[START OF Exercise materials]
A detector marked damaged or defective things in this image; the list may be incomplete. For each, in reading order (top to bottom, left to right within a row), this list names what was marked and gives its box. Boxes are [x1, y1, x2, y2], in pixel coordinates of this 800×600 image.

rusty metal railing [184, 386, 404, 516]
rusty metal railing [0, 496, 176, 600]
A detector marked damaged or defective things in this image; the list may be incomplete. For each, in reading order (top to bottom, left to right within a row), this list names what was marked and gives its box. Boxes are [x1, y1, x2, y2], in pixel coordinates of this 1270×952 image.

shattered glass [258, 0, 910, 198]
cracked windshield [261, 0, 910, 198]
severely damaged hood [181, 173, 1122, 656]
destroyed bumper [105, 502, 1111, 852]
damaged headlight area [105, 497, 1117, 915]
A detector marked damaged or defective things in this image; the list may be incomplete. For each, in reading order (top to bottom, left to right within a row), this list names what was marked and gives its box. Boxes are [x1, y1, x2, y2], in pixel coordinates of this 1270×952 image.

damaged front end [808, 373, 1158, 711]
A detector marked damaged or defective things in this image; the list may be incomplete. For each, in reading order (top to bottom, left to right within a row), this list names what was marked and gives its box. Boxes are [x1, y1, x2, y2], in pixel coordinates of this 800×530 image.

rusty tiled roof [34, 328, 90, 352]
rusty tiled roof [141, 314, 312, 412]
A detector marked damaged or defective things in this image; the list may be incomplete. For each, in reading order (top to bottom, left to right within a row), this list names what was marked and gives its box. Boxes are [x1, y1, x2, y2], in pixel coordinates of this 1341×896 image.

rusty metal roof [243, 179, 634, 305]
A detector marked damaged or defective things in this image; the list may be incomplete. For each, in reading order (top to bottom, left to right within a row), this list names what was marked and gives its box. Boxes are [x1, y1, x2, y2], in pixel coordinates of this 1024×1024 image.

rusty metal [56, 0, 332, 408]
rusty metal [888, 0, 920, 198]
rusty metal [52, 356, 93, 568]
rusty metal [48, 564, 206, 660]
[END OF Exercise materials]
Exercise objective = Update all the records above by changing "damaged or defective" to "broken or faulty" wherever it occurs, and leave everything else as it is.

Exercise result =
A detector marked broken or faulty things in this image; the list may be incomplete. For each, in reading order (top to bottom, left to right within a row), this list names what was marked and gives its box. Boxes are [x1, y1, x2, y2], in pixel coordinates of this 800×600 image.

rusty metal railing [184, 386, 404, 516]
rusty metal railing [0, 496, 176, 600]
A detector marked broken or faulty things in this image; the list may be incomplete. For each, in reading order (top to bottom, left to right within a row), this list names what was marked and gives its box. Boxes are [x1, y1, x2, y2], in pixel coordinates of this 1270×952 image.

shattered glass [258, 0, 910, 198]
cracked windshield [261, 0, 910, 198]
severely damaged hood [181, 173, 1122, 656]
destroyed bumper [105, 502, 1111, 852]
damaged headlight area [105, 497, 1117, 915]
A detector marked broken or faulty things in this image; the list may be incomplete. For each, in reading order (top to bottom, left to right within a row), this list names what was marked and gives its box. Boxes are [x1, y1, x2, y2], in pixel coordinates of this 1270×952 image.

damaged front end [808, 373, 1158, 711]
A detector marked broken or faulty things in this image; the list may be incomplete. For each, in reading order (top to bottom, left to right within a row), this list names what was marked and gives its box. Boxes are [x1, y1, x2, y2], in pixel coordinates of this 800×530 image.

rusty tiled roof [34, 328, 90, 352]
rusty tiled roof [141, 314, 312, 412]
A detector marked broken or faulty things in this image; the list may be incomplete. For each, in reading order (top to bottom, left to right within a row), this list names what was marked and gives its box. Boxes are [x1, y1, x2, y2], in pixel coordinates of this 1341×896 image.

rusty metal roof [243, 179, 634, 305]
A detector marked broken or faulty things in this image; the list may be incomplete. For each, in reading order (top to bottom, left to right within a row), this list names what was marked and gives its box. Boxes are [x1, y1, x2, y2], in pixel coordinates of this 1024×1024 image.

rusty metal [56, 0, 332, 408]
rusty metal [888, 0, 920, 198]
rusty metal [52, 356, 93, 568]
rusty metal [48, 564, 206, 660]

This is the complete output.